Brazil is Woefully, Comfortably Behind on its World Cup 2014 Prep

None
facebooktwitter

Teixeira’s resignation comes after years checkered with corruption charges and about a week after FIFA’s secretary general, Jerome Valcke, ripped Brazil for sluggish preparations on such peripheral details as hotels, light rail systems and, um, stadiums. Valcke suggested to reporters that Brazil needed “a kick up the backside” to get moving. His uncommonly vivid choice of preposition did not sit well with the host country. Amid criticism from Brazilian officials, no less than Ronaldo came to Valcke’s defense. “His comments were unfortunate,” the very former athlete said, “but it does not mean he is not right.”

It also does not mean Brazil won’t pull itself together. Unlike their national squad, Brazilians at large are not only accustomed to playing from behind, they rather tend to prefer it. They even have a name for this approach to life, and if you’ve ever been an undergraduate, you can probably relate: jeitinho Brasileiro — “the Brazilian way,” roughly translated. It means that one will employ charm, or force, or cunning in the face of, well, whatever. Run this question past a Brazilian friend: Do you believe Brazil will be ready for the World Cup? The response is likely to sound a bit like the varying answers I’ve gotten when I’ve posed it to Brazilians lately. They’ll pull it together at the absolute last minute. Everything will move at this glacial pace (a fact of life in a country positively overgrown with bureaucracy). And yet, when the deadline truly threatens — it will get done. When FIFA President Sepp Blatter parachuted into Brasilia last week for less than a day, then bounced 21 hours later, you got the idea that no one expected anything different. Called into the dean’s office for failing grades, Brazil got its hair tousled and was sent on its way.

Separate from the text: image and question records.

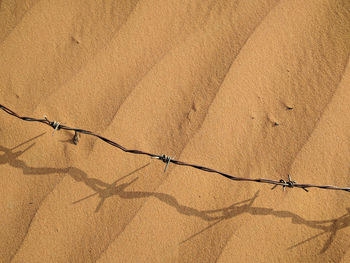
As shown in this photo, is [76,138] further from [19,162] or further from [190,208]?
[190,208]

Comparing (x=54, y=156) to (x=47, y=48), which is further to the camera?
(x=47, y=48)

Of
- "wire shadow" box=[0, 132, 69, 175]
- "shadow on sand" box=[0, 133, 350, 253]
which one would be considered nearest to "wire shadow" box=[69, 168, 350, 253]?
"shadow on sand" box=[0, 133, 350, 253]

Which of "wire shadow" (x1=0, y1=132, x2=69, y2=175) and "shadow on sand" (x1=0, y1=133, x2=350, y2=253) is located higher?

The Brazilian government has, rightly, come under scrutiny for some of the supposed clean-up it’s undertaken to prep for the 2016 Olympic Summer Games, which along with the World Cup stands to displace some 170,000 people nationwide. Brazil has gotten very rich very fast; it’s now the world’s fifth-largest economy and expanding. For good reason, the country is enjoying a nationwide sense of impunity these days. But somewhere between a kleptocratic young democracy and a reliable international power is a country that can deliver on promises to the world (i.e., that you’ll be able to get from the airport in Sao Paulo to an operational hotel). Freelancing is a hallmark of Brazilian soccer — the disorganization that Teixeira noted isn’t purely pejorative. It’s also a national point of pride. So when outlets such as CNN write that “there should be some concerns” about the state of World Cup preparation, they’re coming from a measured, rational place. But of course, the World Cup is headed to a country happy to be neither.